“This law will leave farmers with tonnes of unused milk, which will be spilled on to the roads,” said the head of the cattle farmers association Savvas Evangelou.
The law provides increased use of sheep and goat milk, as well as some hefty fines for those violating the now-official halloumi standard. The bill almost didn’t make it to the plenum as reports suggested that the party leaders might postpone the vote.
One MP told the Cyprus Mail on Wednesday that he and other deputies had received threats from some cattle farmers who did not want the law passed as it would cut down on the amount of cow’s milk used in halloumi, which would cost them millions.
But the law was passed, and despite their threats, the farmers left the area.
Earlier in the day, around 140 farmers took to the streets in tractors, pick-up trucks, lorries and other agricultural vehicles, starting at the GSP stadium on the outskirts of Nicosia and making their way to the House by mid-afternoon under heavy police escort.
Arriving at the parliament building, they parked opposite on the site of the capital’s old general hospital. “Don’t destroy the last support of the national economy,” read one banner, while another said: “MPs: don’t vote in the dark”.
Around 30 to 40 policemen stood in a line outside the building, blocking the farmers from entering the House. “We are following orders,” one policeman told the Cyprus Mail. Farmers said they were biding their time, waiting to see if the vote went ahead at the plenum.
The halloumi standard has been the subject of many conflicts between state, farmers and dairy manufacturers, with everyone involved wanting their fair share of the very large pie that is halloumi exports – estimated to bring in hundreds of millions of euros every year.
Up until now, even though the 1985 standard clearly states halloumi should be made the traditional way – in majority with sheep and/or goat milk – manufacturers have been using mostly cow’s milk, which they said was more readily available than sheep and goat milk.
Goat and sheep farmers recently dumped tonnes of milk outside the Presidential Palace to protest manufacturers’ plans to apply to have halloumi registered as a Protected Designation of Origin (PDO), using the wrong standard.
The application was eventually withdrawn and replaced by a new one from the goat and sheep farmers.

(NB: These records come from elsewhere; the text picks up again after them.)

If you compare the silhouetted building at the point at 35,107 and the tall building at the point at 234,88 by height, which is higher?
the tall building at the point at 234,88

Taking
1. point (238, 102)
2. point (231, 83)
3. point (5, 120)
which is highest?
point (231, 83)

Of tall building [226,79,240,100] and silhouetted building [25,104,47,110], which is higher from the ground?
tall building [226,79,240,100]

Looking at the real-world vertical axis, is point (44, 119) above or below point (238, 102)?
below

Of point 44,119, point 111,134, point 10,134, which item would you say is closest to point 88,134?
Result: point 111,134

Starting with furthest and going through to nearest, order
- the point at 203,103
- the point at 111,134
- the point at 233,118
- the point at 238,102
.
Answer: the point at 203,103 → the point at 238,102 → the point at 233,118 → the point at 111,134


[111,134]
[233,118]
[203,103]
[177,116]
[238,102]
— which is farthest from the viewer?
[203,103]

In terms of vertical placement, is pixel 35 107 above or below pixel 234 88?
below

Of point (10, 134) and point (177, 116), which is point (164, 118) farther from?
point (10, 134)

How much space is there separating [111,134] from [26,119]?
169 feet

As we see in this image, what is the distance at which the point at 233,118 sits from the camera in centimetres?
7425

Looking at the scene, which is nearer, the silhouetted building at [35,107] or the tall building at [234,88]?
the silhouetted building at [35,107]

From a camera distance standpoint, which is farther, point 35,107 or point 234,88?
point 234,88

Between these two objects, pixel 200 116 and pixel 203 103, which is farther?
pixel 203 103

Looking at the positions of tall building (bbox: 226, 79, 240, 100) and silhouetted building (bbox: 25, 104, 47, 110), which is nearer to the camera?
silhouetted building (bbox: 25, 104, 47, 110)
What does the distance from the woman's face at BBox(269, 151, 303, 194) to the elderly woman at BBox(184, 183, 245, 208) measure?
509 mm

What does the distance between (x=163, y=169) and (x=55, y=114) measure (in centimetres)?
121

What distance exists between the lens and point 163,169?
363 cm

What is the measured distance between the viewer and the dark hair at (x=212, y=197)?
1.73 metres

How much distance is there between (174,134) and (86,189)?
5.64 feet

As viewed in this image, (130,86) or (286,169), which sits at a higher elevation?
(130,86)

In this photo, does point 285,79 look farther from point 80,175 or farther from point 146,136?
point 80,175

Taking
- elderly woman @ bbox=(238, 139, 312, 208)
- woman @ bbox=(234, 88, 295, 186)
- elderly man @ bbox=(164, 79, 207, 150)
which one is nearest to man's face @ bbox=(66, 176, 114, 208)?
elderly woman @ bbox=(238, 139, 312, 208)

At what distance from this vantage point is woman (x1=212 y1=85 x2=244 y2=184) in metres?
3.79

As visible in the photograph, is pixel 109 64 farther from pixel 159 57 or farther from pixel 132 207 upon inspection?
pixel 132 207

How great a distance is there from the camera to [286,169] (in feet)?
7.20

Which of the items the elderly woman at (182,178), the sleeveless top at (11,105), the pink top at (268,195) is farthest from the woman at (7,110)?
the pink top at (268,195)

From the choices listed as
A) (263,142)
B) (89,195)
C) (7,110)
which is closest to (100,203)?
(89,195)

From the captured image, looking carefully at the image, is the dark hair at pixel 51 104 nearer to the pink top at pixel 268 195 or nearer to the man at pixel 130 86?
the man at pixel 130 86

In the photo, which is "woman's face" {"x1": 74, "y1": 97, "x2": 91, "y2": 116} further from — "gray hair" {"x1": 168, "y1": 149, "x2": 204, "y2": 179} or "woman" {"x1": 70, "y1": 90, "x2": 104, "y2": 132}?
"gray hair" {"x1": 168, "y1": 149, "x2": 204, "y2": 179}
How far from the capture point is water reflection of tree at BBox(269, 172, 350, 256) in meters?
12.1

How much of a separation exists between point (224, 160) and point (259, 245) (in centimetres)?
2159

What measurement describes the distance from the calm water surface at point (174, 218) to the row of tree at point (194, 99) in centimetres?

Now it is the cattle farmers’ turn to be angry.
The bill in question provides for fines of up to €150,000 for those caught violating the halloumi standard, which was concluded on following meetings between Agriculture Minister Sophocles Aletraris and all involved parties.
The final decision was to place responsibility on the Commerce Minister to issue orders stating the minimum amount of sheep and/or goat milk that should be used in halloumi, based on how much milk is being produced.
As there is not enough sheep and goat milk to fulfil the standard all year round, the bill states that from December until June, there will be enough milk to cover 35 per cent of halloumi production, the rest being covered by cow’s milk.
And from June until November, it will be produced with 23 per cent of goat and/or sheep milk. The aim is to gradually increase these percentages over the next five years, in the hope that the standard can be fully followed.
Minister Aletraris yesterday said it was time to stop talking and take action, where halloumi was concerned. Asked if he had a message for cattle farmers, the minister said: “The time for messages and words is long gone; now it is time for action.”